If You Focus on Average, You Get Average

No, this week’s commentary isn’t going to be a Tony Robbins-esque speech about not settling for mediocrity. Rather, with so many new readers, it’s a good opportunity to discuss why I believe in focusing on slopes rather than averages. Most investors, media gurus and other market participants are consumed by averages.

The simple fact is that if you focus on average, you get average.

A true edge and subsequent ability to outperform other investors over long periods comes from focusing on the “slopes,” which is how fundamental and quantitative data changes as we move through time.


Fundamental Slopes

When a fundamental data point is released, the first thing most analysts and talking heads judge is how that number stacks up against expectations.

“Expectations” is just another word for consensus and a consensus is just an average of participant’s views. For example, the July report for US retail sales was reported last week. Retail sales grew 0.6% month-over-month from July. This compared to the consensus of 83 economists, or expectations, of a +0.4% month-over-month growth rate.

What does this tell us? It tells us that retail sales beat the expectations of 83 economists.

Does that give us an edge? How do we know if the economists’ numbers are reliable?

What you rarely hear is the range of the economists’ estimates. What you typically find for a data point like last week’s retail sales number, is a range of estimates from +0.1% all the way up to +1.2% growth.

Wouldn’t it be far more valuable to understand how one economist reached an estimate of +0.1% or why another one believes that retail sales would crush it and grow +1.2% month over month? Rather than the 81 other economists whose estimates ranged from +0.55% to +0.65%?

When it comes to economic data I’m far more interested in the slopes, which I define as the change in the annual growth rate of a data set from month-to-month.

The retail sales annual growth rate in July accelerated higher from June’s +3.4% pace to +4.2%. Now this provides us with some valuable information.

First, it tells us that retail sales are accelerating or improving.

Second, and more importantly, this acceleration broke a five-month streak of declining retail sales.

It's far more valuable, as an allocator of capital, to understand the context of a fundamental data point rather than whether that data point met, exceeded or missed the expectations of a room full of economists. Remember, if you focus on average, you get average.


Quantitative Slopes

Investors’ infatuation with averages is not just a phenomenon found in fundamental data, it’s also prevalent in the analysis of financial market quantitative data.

Not a day goes by that you don’t hear about this market trading above its 100-day moving average or that market crossing below its 50-day moving average.

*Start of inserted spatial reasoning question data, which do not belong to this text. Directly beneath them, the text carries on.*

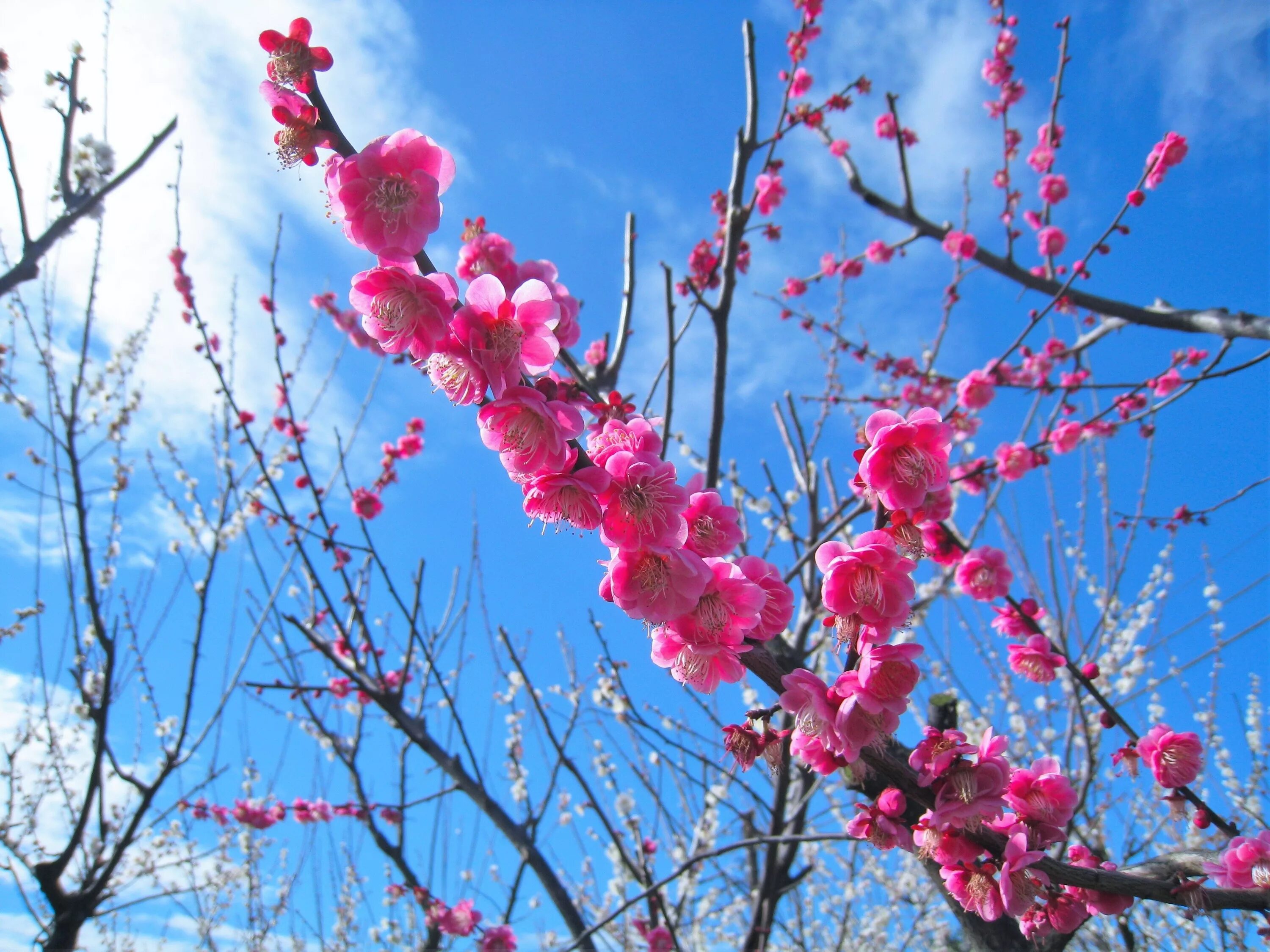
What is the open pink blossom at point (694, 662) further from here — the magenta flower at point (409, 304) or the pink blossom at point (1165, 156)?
the pink blossom at point (1165, 156)

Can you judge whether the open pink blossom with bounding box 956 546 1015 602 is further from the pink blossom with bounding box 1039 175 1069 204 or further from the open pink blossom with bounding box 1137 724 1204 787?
the pink blossom with bounding box 1039 175 1069 204

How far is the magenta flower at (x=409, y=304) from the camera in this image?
1.16m

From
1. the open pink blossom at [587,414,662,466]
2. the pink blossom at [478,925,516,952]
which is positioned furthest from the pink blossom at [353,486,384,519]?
the open pink blossom at [587,414,662,466]

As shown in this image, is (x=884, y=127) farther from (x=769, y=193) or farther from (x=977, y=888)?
(x=977, y=888)

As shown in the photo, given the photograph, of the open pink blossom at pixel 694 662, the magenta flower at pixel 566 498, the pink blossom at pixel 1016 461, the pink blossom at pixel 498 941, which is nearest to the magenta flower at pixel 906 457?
the open pink blossom at pixel 694 662

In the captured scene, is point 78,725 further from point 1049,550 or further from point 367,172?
point 1049,550

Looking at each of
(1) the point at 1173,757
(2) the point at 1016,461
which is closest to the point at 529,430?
(1) the point at 1173,757

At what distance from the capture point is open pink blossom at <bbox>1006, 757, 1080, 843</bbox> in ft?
5.03

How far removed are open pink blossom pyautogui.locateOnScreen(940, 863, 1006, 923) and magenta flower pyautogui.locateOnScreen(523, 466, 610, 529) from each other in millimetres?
1139

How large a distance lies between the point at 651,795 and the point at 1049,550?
9.81 feet

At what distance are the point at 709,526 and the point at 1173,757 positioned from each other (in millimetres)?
1600

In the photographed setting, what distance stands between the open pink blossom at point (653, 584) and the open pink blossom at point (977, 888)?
0.93 metres

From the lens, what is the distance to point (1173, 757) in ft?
6.22

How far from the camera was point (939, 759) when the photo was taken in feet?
4.52
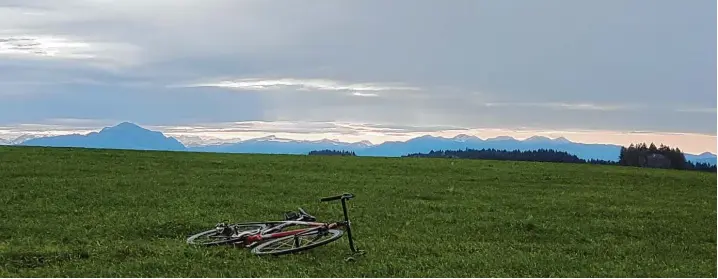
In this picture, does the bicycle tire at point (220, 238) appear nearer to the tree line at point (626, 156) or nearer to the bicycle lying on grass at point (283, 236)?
the bicycle lying on grass at point (283, 236)

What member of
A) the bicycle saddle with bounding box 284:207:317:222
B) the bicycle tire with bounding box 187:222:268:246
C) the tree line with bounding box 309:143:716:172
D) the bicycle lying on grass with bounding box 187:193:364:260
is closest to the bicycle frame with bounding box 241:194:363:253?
the bicycle lying on grass with bounding box 187:193:364:260

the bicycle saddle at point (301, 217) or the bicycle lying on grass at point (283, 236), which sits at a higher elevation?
the bicycle saddle at point (301, 217)

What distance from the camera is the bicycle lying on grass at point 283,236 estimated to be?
15.9 m

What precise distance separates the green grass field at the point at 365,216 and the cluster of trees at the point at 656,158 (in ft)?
42.3

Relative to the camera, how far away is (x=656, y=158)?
59.0 meters

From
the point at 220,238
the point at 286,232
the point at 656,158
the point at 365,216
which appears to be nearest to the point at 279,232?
the point at 286,232

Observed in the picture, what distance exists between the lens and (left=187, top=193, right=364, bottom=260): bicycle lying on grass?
15891 mm

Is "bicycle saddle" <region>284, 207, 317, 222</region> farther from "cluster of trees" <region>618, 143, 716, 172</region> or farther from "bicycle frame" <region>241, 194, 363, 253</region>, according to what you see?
"cluster of trees" <region>618, 143, 716, 172</region>

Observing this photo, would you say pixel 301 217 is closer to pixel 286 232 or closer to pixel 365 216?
pixel 286 232

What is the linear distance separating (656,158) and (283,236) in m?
48.7

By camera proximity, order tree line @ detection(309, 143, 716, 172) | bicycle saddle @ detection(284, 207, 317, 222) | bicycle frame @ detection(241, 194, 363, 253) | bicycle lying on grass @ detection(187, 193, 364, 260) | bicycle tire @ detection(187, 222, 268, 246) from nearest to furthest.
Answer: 1. bicycle lying on grass @ detection(187, 193, 364, 260)
2. bicycle frame @ detection(241, 194, 363, 253)
3. bicycle tire @ detection(187, 222, 268, 246)
4. bicycle saddle @ detection(284, 207, 317, 222)
5. tree line @ detection(309, 143, 716, 172)

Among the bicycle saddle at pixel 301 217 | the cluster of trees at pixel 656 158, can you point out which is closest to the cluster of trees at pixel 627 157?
the cluster of trees at pixel 656 158

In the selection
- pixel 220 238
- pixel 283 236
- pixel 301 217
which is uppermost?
pixel 301 217

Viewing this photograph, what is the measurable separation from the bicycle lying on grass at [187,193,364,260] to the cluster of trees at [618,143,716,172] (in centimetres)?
4369
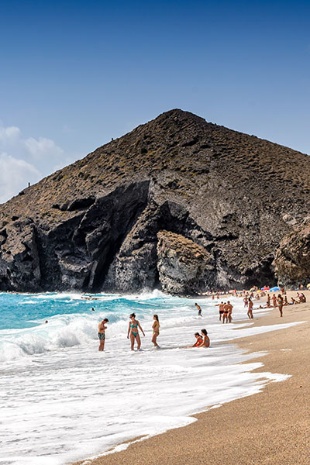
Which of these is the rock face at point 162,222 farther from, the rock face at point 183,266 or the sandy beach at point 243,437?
the sandy beach at point 243,437

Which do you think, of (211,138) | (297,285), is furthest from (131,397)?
(211,138)

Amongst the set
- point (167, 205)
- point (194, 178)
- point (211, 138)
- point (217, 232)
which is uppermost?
point (211, 138)

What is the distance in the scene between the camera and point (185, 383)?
971cm

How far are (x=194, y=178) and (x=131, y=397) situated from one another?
7476 cm

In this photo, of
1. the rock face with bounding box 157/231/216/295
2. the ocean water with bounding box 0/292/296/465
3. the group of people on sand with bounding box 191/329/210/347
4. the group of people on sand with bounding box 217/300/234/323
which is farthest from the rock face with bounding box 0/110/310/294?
the ocean water with bounding box 0/292/296/465

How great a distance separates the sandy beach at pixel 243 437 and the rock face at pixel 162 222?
58.9 meters

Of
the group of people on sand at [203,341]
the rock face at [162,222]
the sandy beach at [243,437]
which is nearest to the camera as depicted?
the sandy beach at [243,437]

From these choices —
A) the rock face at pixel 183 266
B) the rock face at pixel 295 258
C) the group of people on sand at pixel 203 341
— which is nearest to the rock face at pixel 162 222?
the rock face at pixel 183 266

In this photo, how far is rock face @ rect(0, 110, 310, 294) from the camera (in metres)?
68.6

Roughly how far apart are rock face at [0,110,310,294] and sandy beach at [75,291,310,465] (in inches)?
2320

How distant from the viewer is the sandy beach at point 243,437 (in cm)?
419

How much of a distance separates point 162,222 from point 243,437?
2802 inches

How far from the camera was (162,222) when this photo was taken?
249 ft

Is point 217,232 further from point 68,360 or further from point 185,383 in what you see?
point 185,383
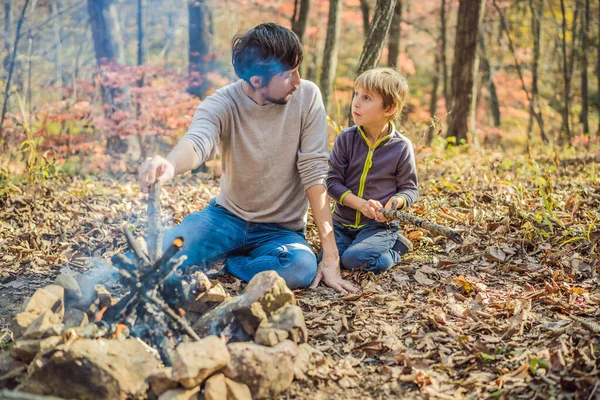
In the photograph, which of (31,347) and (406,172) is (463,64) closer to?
(406,172)

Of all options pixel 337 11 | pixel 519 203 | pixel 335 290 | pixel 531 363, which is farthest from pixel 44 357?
pixel 337 11

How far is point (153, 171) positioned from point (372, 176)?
1.61 metres

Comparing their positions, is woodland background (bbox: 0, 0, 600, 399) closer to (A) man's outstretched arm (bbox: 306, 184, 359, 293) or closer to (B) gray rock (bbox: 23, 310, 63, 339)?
(A) man's outstretched arm (bbox: 306, 184, 359, 293)

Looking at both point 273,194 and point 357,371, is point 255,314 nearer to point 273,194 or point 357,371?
point 357,371

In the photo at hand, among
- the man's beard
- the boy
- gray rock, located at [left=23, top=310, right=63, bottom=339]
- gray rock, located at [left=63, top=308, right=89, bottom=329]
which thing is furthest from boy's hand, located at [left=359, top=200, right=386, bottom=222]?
gray rock, located at [left=23, top=310, right=63, bottom=339]

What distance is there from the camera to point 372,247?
3.12 meters

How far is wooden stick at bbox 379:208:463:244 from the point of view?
2262 mm

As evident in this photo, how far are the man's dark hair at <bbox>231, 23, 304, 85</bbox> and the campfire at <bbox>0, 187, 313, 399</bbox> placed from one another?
989mm

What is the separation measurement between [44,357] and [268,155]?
5.45ft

The real question is: Do moving averages give you an edge? Do they tell you something valuable about a particular market? In a word, “no.”

Moving averages provide no useful edge for trading.

There is absolutely no data to suggest moving averages provide investors with a reliable prediction of future price movement. The only thing a moving average can do, is very quickly tell you what the trend of a particular market is over the particular time frame of the moving average.

But moving averages aren’t the only aspect of quantitative data investors misuse.

An index is nothing more than the average performance of all the index's components.

For instance, the average performance of the S&P 500 index since July 19, via it’s exchange-traded fund proxy, SPY, is -0.64%. The average daily volume has been 59MM shares and the average weekly volume over that time has been 262MM shares.

Does this information help you evaluate whether to allocate capital to SPY, or US equities in general? You know the daily and weekly volume and you know that SPY is essentially unchanged over the last month.

There is no edge in this average information.

This is not to say quantitative data of the SPY over the last 21 trading days can’t provide us with valuable insight, quite the opposite.

For instance, during those 21 trading days, SPY made brand new all-time highs on 4 separate occasions, which is equal to one every five days. Remember, “all-time” is a very long time indeed.

Not only that but SPY posted daily gains on 12 of the 21 trading days. However, the volume on those “green” days were 17% less than the volume on down days. This development in volume over the last month is in stark contrast to the first seven months of the year when volume was approximately the same on days with gains and days with losses.

We now have much more information to work with than what the averages alone provided.

That said, this information isn’t enough, by itself, to tell us how to trade SPY. But this more detailed analysis, driven by understanding slopes, paints a clearer picture of the US equity market than just evaluating averages alone.


Fitting In is Boring

Adam Levine once said, “Fitting in is boring for anyone that wants to be extraordinary.” Most investors are satisfied fitting in and using averages to drive their investment process. That’s why most investors have a very difficult time earning consistent, above-average returns through all types of market conditions.

You can gain far more insight into financial markets by understanding the slopes. What’s more, because most investors are solely focused on averages, those insights will allow you to see opportunities, and risks, that most investors miss.